On the final attempt, he scaled down a fire stairwell to a fence before hiding in a bush and making his exit.
The joint head of MIQ, Brig Rose King, told RNZ that MIQ was working through a investigation to find out what occurred.
“As part of our procedures we do have CCTV and all of our facilities, but again, I am trying to … confirm what happened in this case.”
The deputy prime minister, Grant Robertson, told RNZ: “Everyone is disappointed by what’s happened here, but there are strict security arrangements at all of the quarantine facilities, and I’m sure the person will be being well looked after.”
It is not yet clear how many people the man came into contact with.
The prime minister, Jacinda Ardern, has come under fire from opposition politicians for failing to reveal in her daily Covid-19 update on Thursday afternoon that the man had absconded from quarantine.
Robertson said: “The prime minister was given a sketchy set of details of an incident that it was taking place – bear in mind it was a live police operation at the point where the prime minister was told just before the 1pm press conference. And I think it would have been irresponsible, while a live police operation was under way, to go down and speculate about that.”
Speaking to TVNZ, the 23-year old man’s mother said she and her husband had called police when they realised their son was no longer in the facility.

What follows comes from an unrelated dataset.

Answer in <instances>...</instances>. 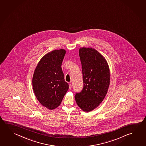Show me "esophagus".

“It’s hard for us parents to speak up and report our own son. We want to protect him, but when we think about the community, that’s what makes us change our mind.”
The woman apologised for her son’s behaviour and said she believed he was feeling homesick and anxious when he made the trip home.
She had also called police on her son on Wednesday morning, when he left home after receiving a positive Covid-19 test result. He returned after 10 minutes, before police arrived. The family were transferred to the quarantine facility that evening.
At least nine members of the family have tested positive for the virus, including the woman’s 75-year-old mother, who is being treated at Middlemore hospital.
The man live-streamed his own arrest and told police he had no symptoms. The Spinoff reported that he had earlier uploaded posts on Facebook that communicated anti-vaccine beliefs.
The National party’s Covid-19 response spokesperson, Chris Bishop, told RNZ that round-the-clock monitoring for people, such as the abscondee, should be considered.
“The evidence shows that this particular person had absconded from his home isolation, for example, beforehand, and had some very, shall we say, extreme views in relation to vaccinations.
“So I think reasonable people would say that this is something that should have been to the knowledge of the authorities and maybe should have been some extra steps taken for him when he was in quarantine.”